Dean McPhee


UK guitarist Dean McPhee culls three tracks from a previous Folklore Editions tape and adds in an additional two new cuts for an album of haunting, atmospheric doom-folk that drips with forlorn sadness. Built around a bedrock of quavering drones, the record erects caverns of sound that are flecked with the stone-skip ripples of McPhee’s sparse finger work. The effect brings to mind Loren Connors or Evan Caminiti, though there’s something of a traditional feel to McPhee’s compositions as well, as if old English folk songs were being remembered through a veil of pain and distance.
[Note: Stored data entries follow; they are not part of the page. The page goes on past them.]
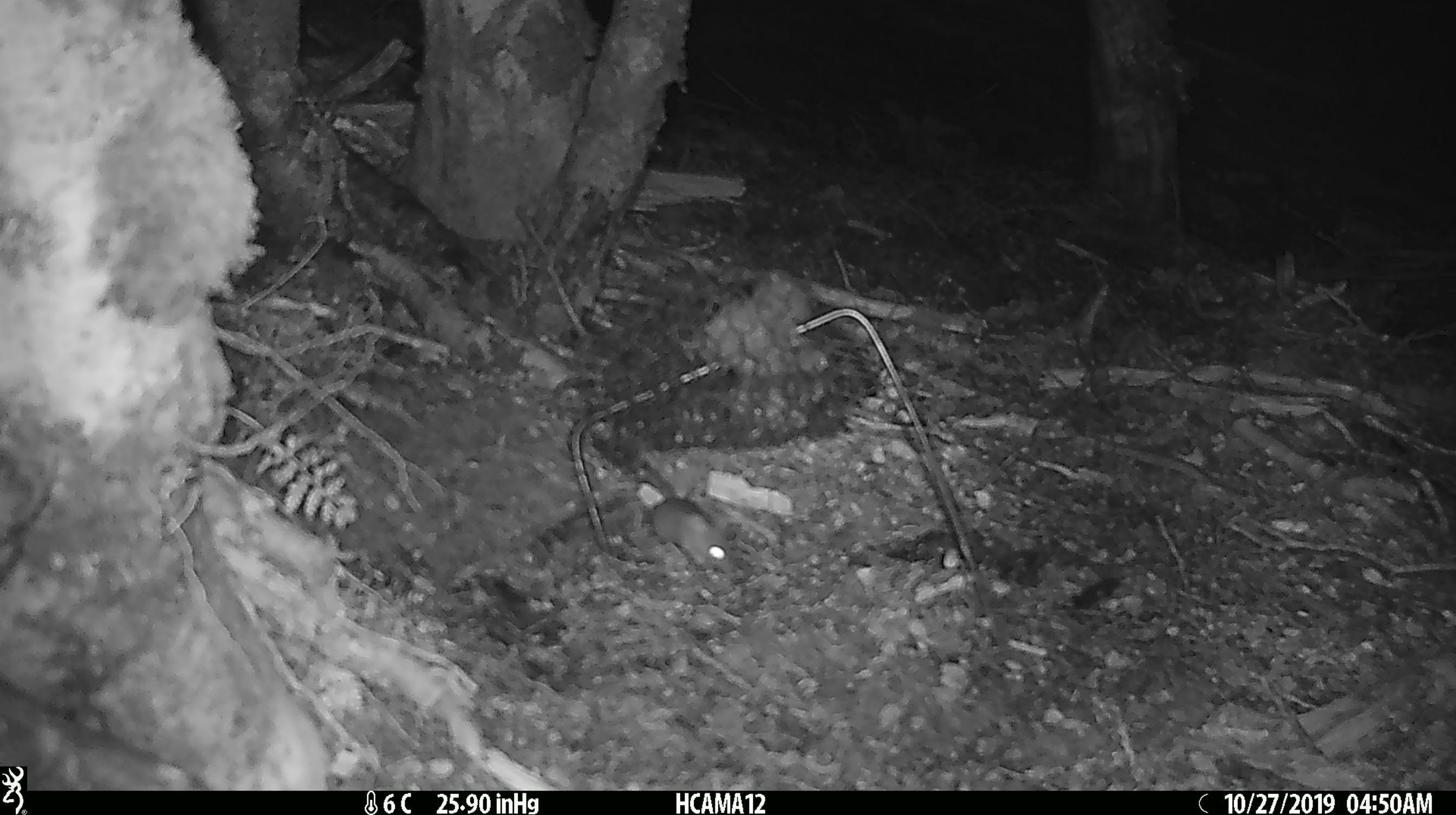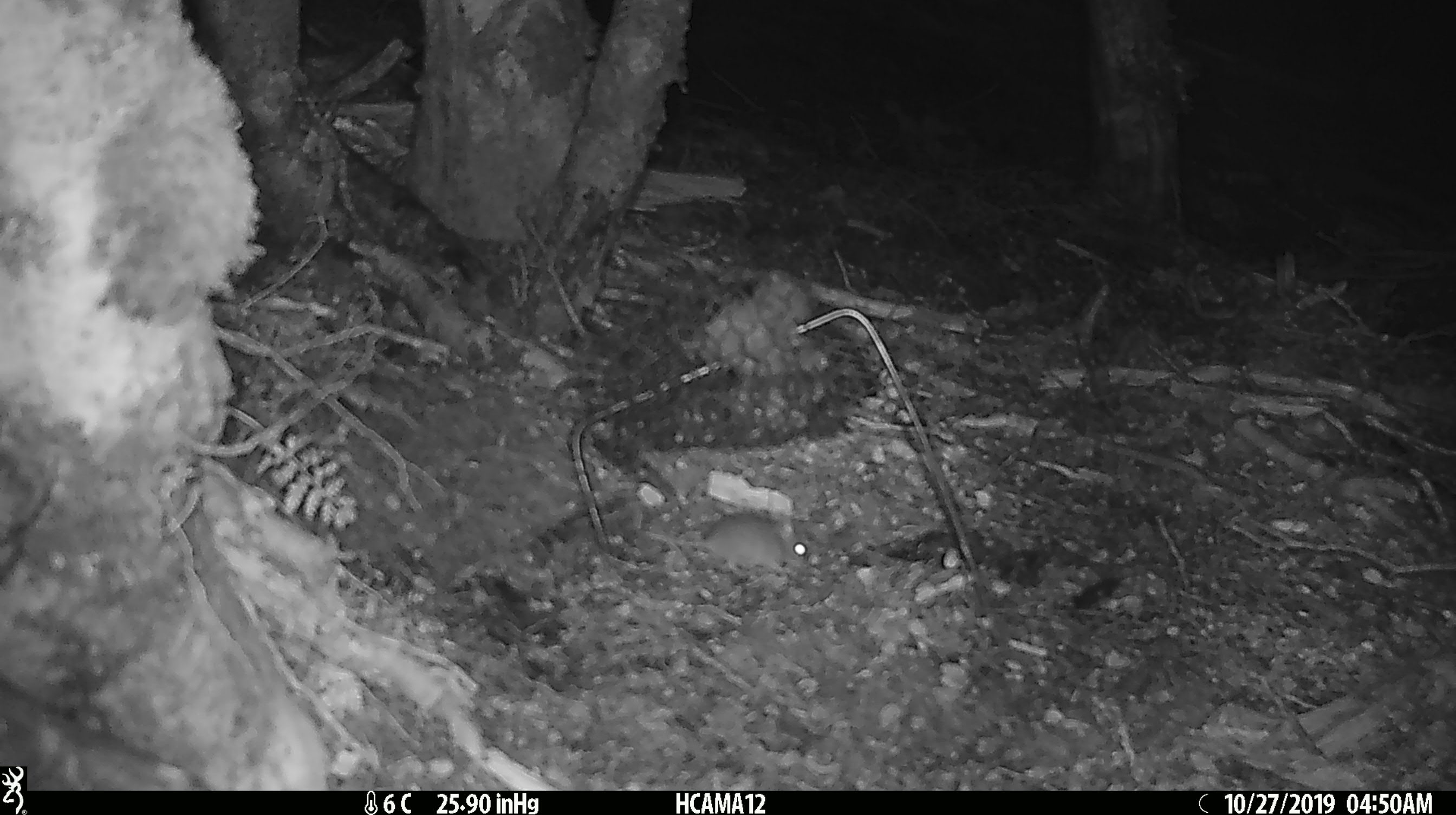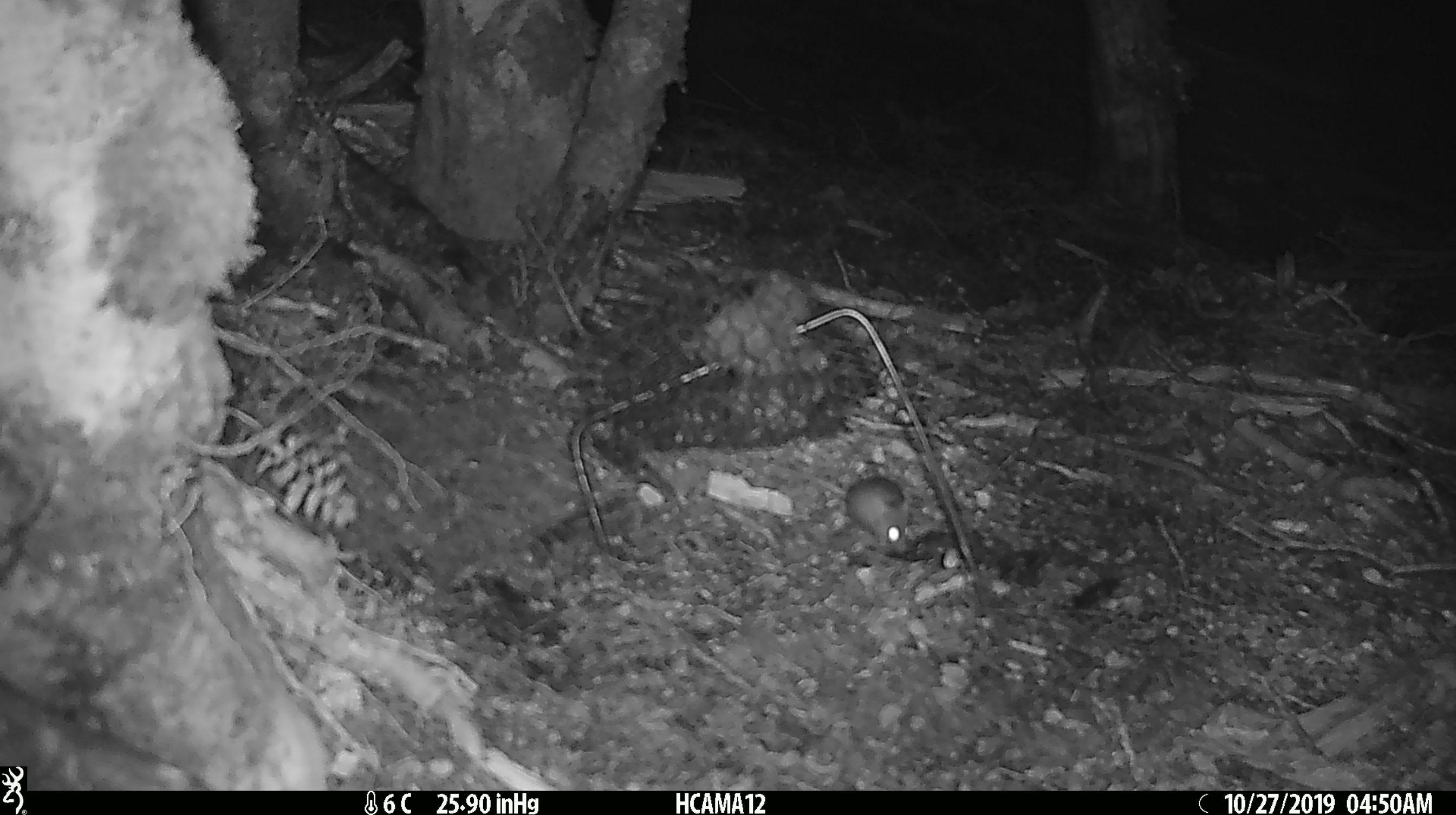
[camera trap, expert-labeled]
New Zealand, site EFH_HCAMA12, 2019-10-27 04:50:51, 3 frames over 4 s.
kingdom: Animalia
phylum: Chordata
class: Mammalia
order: Rodentia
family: Muridae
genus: Mus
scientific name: Mus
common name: mouse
Mouse (Mus).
Though the two sets of songs work well together, there is some marked difference between the sessions. “Danse Macabre” brings in some heartstrung slide, giving McPhee’s work a high plains twilight appeal. This works to the album’s advantage, standing in contrast to the more stoic opening pieces and retaining some of that spectral sigh while giving the track some more room to move. Though it doesn’t have that mellifluous slide, the closing title track also trades in ambiance for some more movement, stretching out over 14+ minutes of foggy, moody tangles of guitar underpinned by the soft pump of a kick pedal that works as the track’s beating heart. All in all, a superb outing from McPhee that stitches together new and old into an album that leaves its fingerprints on the listener before it groans to a close.